Beckett thought Hölderlin got better when he dropped the ‘spurious magnificence’. But surely every artist should have some of that magnificence in their work.

Does being grown up mean accepting a world without absolutes? Even in the apparent dead-ends of our time there is a spiritual poetry you can give voice to, a poetry that differentiates between good and evil, that is either well or badly achieved and that doesn’t distrust language.

Strange to see people getting worked up about novels and poems published ages ago but not giving a damn about lakes of bodies, starvation and genocide.

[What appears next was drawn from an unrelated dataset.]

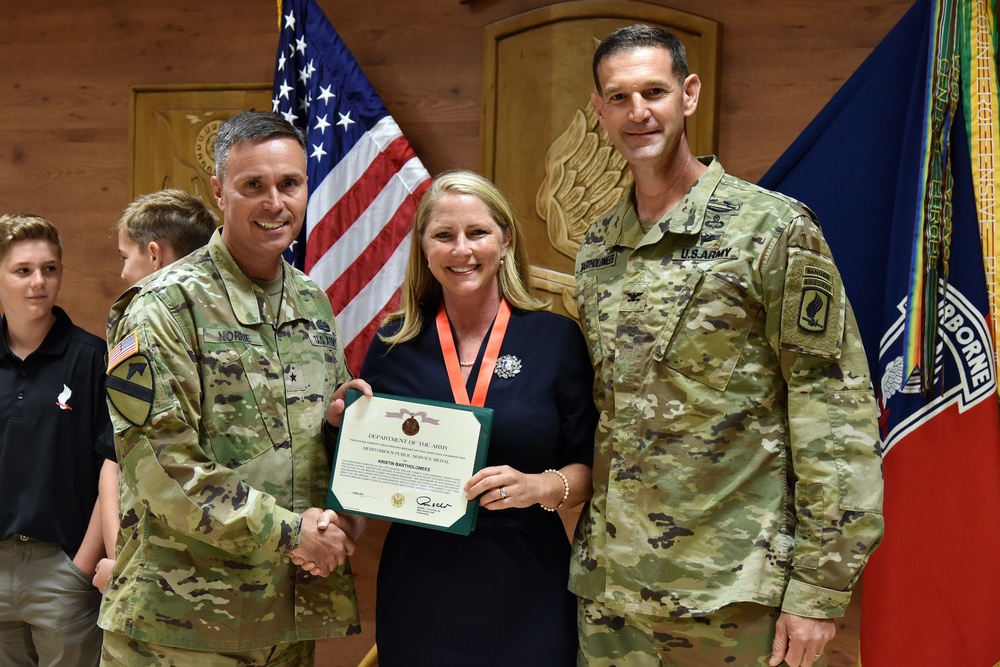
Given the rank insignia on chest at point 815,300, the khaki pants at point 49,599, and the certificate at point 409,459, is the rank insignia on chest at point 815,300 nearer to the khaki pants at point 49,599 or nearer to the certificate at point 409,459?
the certificate at point 409,459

To feel things deeply is often painful and therefore it is not surprising to find some contemporary art avoiding anything essential, where one does not have to feel much at all, merely empathise with theories and techniques, sound and fury, anaesthetised by culture rather than awakened to new perceptions.

A point on a sphere is neither ‘down under’ nor ‘up over’. ‘Down under’ is a cliched reference to Australia that has outlived its usefulness for both Eurocentrics and nationalists.

Aspirations beyond the mundane, in which one may seek to name truth, beauty or hope, will seem old hat and pretentious to those residents of Grub Street who have tried to reduce poetry to the status of a language game. There are more open-minded and perceptive readers with interested members of the general public. And, after all, doesn’t a poet want to be read by this public, those people who are the poet’s shadow-self, the so-called common readers who feel and think without theoretical blinkers attached, and whose instinct is for art that embraces the sunlight as well as the shadow.

All that contradictory sea spray and desert heat, blue sky optimism and convict-originated cynicism in the land of the Dreamtime, has made some Australians either brightened with sensibility or as forlorn as a cow’s whitened carcass, as unforgiving as an existentialist at a Maquis reunion.

Of all artists, a poet must believe in the blessings of words. Words are the centrepiece of civilisation and the poet is therefore an essential member of civilised society. And words, used well, loved well, contain within them the tragic and spiritual emblems of a divinity we sometimes rise to, beyond the denominator of the profit margin and the limitations we set on our humanity.